O Syriza até pode não ter uma solução para a Grécia, a acreditar nas raízes ideológicas das forças que o compõem. Até pode estar a fazer um grande
bluff junto da União Europeia, para conseguir mais espaço de manobra para no futuro negociar melhores condições para o povo que espera vir a representar. Talvez não pague o que deve – a dívida pública está em 177% do Produto Interno Bruto. E é provável que a doutrina que abraçou e abandonou, a saída do euro, seja a melhor solução para uma economia que passados seis anos de quase constante recessão se encontra, agora, 25% mais pequena do que era em 2008.
A verdade é que se continuar pelo caminho que seguiu até agora, se prevê que o PIB demore 13 anos a regressar ao nível pré-crise. O desemprego situa-se nos 27% e 75% dos desempregados são-no há mais de um ano. As exportações, panaceia anunciada ali e aqui pela troika, não arrancam porque o país está preso a uma moeda forte (o euro) e o brutal ajustamento interno pelo qual o país passou não foi suficiente para as tornar competitivas.
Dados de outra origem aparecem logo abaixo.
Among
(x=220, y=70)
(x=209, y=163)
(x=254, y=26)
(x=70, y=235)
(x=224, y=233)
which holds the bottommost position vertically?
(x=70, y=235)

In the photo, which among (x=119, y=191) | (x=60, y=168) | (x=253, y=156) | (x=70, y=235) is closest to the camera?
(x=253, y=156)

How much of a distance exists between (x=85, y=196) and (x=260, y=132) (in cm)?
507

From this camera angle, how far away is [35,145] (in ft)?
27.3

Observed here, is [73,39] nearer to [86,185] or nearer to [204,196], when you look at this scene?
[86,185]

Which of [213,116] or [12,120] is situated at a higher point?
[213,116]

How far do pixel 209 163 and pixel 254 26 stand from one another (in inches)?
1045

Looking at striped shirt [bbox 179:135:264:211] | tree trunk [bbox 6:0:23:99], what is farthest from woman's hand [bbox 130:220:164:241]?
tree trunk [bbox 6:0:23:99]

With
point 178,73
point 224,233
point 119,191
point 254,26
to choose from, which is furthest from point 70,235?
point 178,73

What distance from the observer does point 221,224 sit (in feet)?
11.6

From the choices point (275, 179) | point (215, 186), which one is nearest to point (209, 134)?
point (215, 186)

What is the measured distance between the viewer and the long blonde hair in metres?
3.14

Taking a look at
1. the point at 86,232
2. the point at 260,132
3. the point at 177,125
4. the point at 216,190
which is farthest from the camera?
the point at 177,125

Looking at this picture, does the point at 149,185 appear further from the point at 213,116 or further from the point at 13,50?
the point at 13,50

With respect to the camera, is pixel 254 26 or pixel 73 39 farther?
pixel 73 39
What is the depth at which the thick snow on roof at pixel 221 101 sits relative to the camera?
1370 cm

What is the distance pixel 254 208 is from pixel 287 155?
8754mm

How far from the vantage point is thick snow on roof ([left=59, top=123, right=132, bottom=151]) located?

Perante este cenário, não é difícil aceitar que os eleitores helénicos escolham uma força política com propostas diferentes da Nova Democracia e do Pasok, os partidos que aceitaram as regras e os conduziram a esta situação.
Por isso, a chantagem proveniente da Alemanha (de Merkel e dos seus satélites) e de Juncker, embora não seja nova, reveste-se de uma especial gravidade. Aos líderes europeus não interessa a democracia – como aliás se nota na forma como elegemos as instituições europeias – mas teocracia da austeridade. A receita cozinhada há seis anos e reafirmada até ao presente já deixou de ser uma opção económica para se tratar de uma questão de fé. E, como sabemos, pela fé se mata e se morre.
Deixem o Syriza em paz. Deixem-no fazer a sua campanha e esgrimir perante os eleitores os seus argumentos. Se o partido de Tsipras vencer e as suas propostas forem avante, que saiba a Europa lidar com elas em vez de se refugiar numa unanimidade imposta pelo mais forte. São necessárias vozes para contrariar o proselitismo vigente que não impõe apenas um severo castigo aos gregos (e, em menor grau, aos portugueses, aos irlandeses, aos espanhóis e italianos) mas ameaça afundar a Europa do euro.
Os últimos dados mostram-no bem. As previsões apontam para um crescimento de 0,1% no último trimestre de 2014, depois de a economia da região ter crescido apenas 0,2% entre julho e setembro: ou seja, uma quase recessão. As tendências deflacionárias também se acentuam. Em vários países, da Europa do norte à do sul, partidos com os quais temos vergonha de nos identificar ganham cada vez maior suporte. Também por isso, talvez seja o Syriza a salvar-nos a todos.